2. Belastbarkeit: Metallgasfedern weisen aufgrund der Verwendung von Metall eine höhere Belastbarkeit auf. Sie können höhere Drücke und Gewichte aufnehmen und eignen sich daher für Anwendungen, die schwere Lasten tragen oder einen starken Druck erfordern.
3. Lebensdauer und Haltbarkeit: Metallgasfedern zeichnen sich im Allgemeinen durch eine längere Lebensdauer und höhere Haltbarkeit aus.

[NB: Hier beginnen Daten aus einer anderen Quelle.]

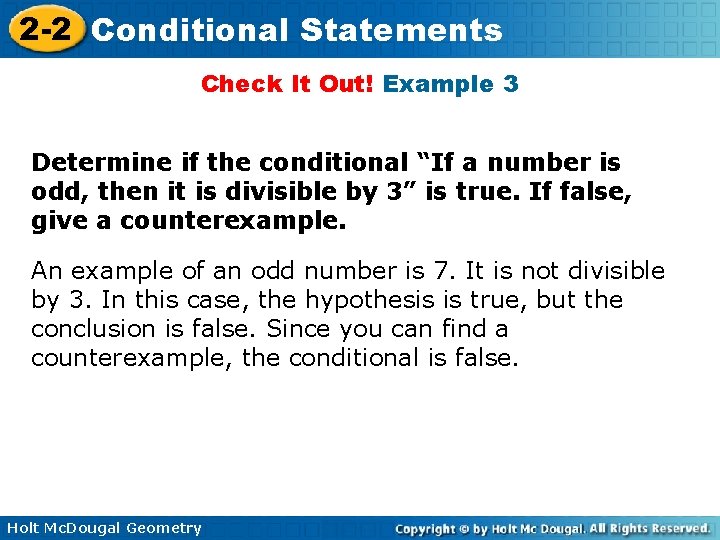 2-2 Conditional Statements

Check It Out! Example 3

Determine if the conditional "If a number is odd, then it is divisible by 3" is true. If false, give a counterexample.

An example of an odd number is 7. It is not divisible by 3. In this case, the hypothesis is true, but the conclusion is false. Since you can find a counterexample, the conditional is false.

Holt McDougal Geometry

Copyright © by Holt Mc Dougal. All Rights Reserved.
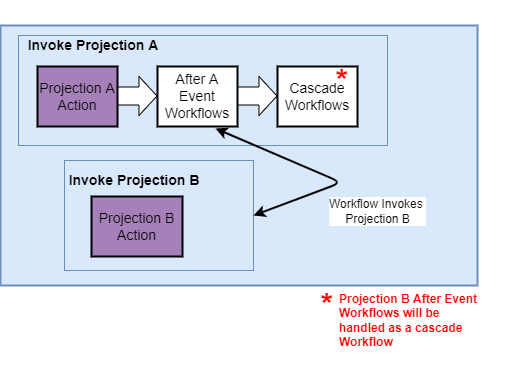 Invoke Projection A

Projection A Action

After A Event Workflows

Cascade Workflows *

Invoke Projection B

Projection B Action

Workflow Invokes Projection B

* Projection B After Event Workflows will be handled as a cascade Workflow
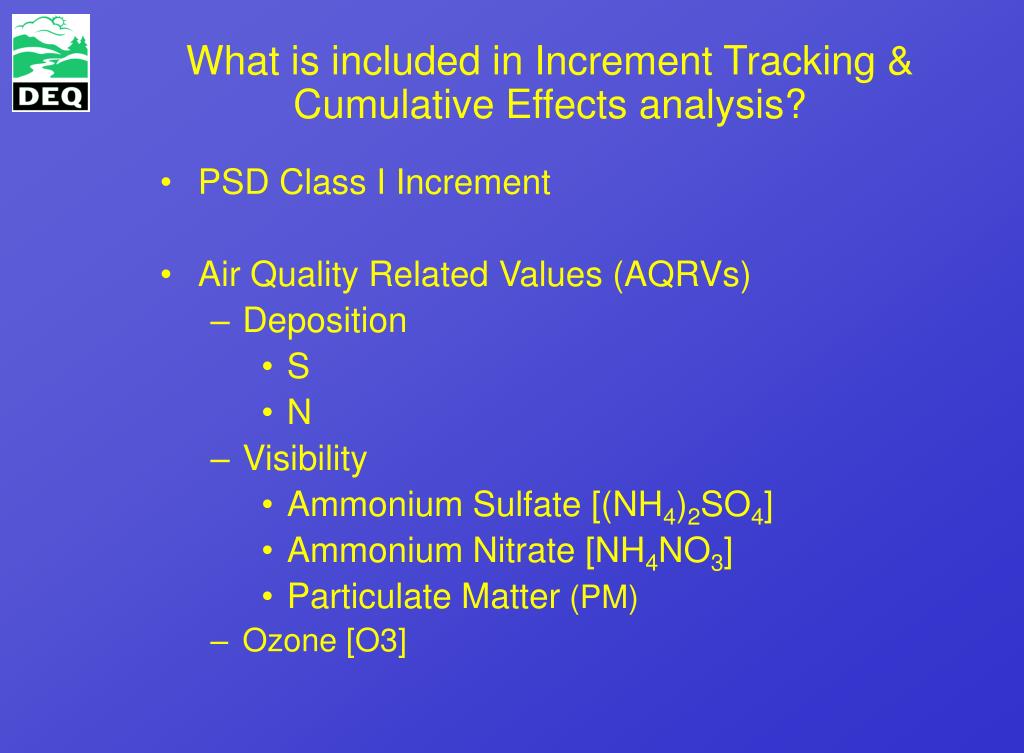 DEQ

What is included in Increment Tracking & Cumulative Effects analysis?

• PSD Class I Increment

• Air Quality Related Values (AQRVs)
– Deposition
• S
• N
– Visibility
• Ammonium Sulfate [$(NH_4)_2SO_4$]
• Ammonium Nitrate [$NH_4NO_3$]
• Particulate Matter (PM)
– Ozone [O3]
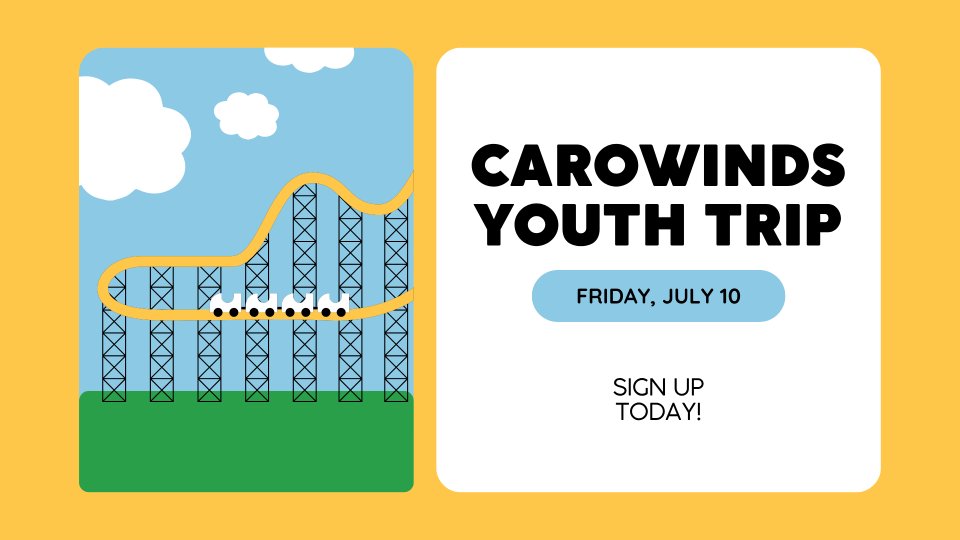 CAROWINDS YOUTH TRIP

FRIDAY, JULY 10

SIGN UP TODAY!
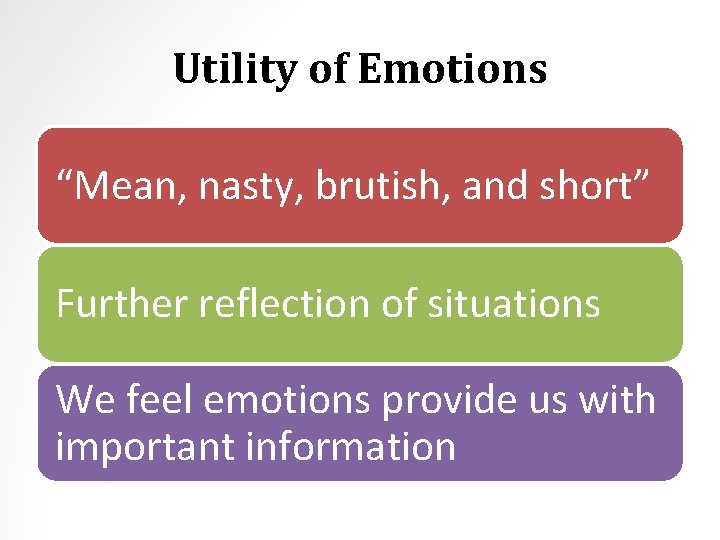 Utility of Emotions

“Mean, nasty, brutish, and short”

Further reflection of situations

We feel emotions provide us with important information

Metallische Werkstoffe bieten eine hohe Ermüdungs- und Korrosionsbeständigkeit und können über lange Zeiträume ohne Ermüdung oder Beschädigung eingesetzt werden.
4. Präzise Steuerung: Die Metallgasfeder ermöglicht eine präzise Steuerung von Kraft und Hub durch Anpassung des Gasdrucks oder der Konstruktionsparameter. Die Kraft und der Hub herkömmlicher Gasfedern lassen sich in der Regel nicht so einfach einstellen.

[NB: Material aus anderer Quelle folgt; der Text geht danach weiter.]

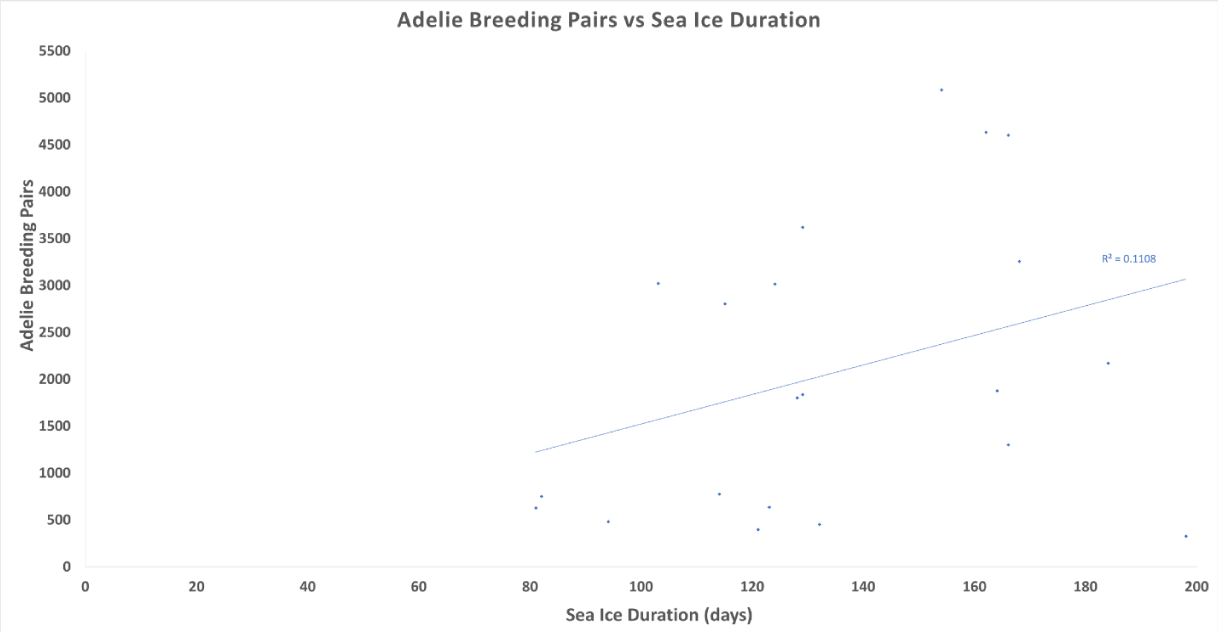 Adelie Breeding Pairs vs Sea Ice Duration

Adelie Breeding Pairs

5500
5000
4500
4000
3500
3000
2500
2000
1500
1000
500
0

$R^2 = 0.1108$

0 20 40 60 80 100 120 140 160 180 200

Sea Ice Duration (days)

5. Stabilität: Metallgasfedern weisen unter verschiedenen Temperatur- und Umgebungsbedingungen eine hohe Stabilität auf. Herkömmliche Gasfedern reagieren hingegen stark auf Temperatur- und Feuchtigkeitsschwankungen, wodurch ihre Leistungsfähigkeit schwanken kann.
6. Anwendungsbereich: Aufgrund ihrer hohen Belastbarkeit und Langlebigkeit werden Metallgasfedern üblicherweise in Anwendungen eingesetzt, die eine größere Kraftunterstützung erfordern, wie z. B. schwere Maschinen, Automobilchassis usw. Gewöhnliche Gasfedern eignen sich für allgemeine Anwendungen mit leichter Last, wie z. B. Möbel, Bürogeräte usw.
Wenn Sie mehr Informationen darüber erhalten möchten, kontaktieren Sie uns bitte.TYIWir haben bereits kostenlose Muster für Sie vorbereitet, kommen Sie und machen Sie mit!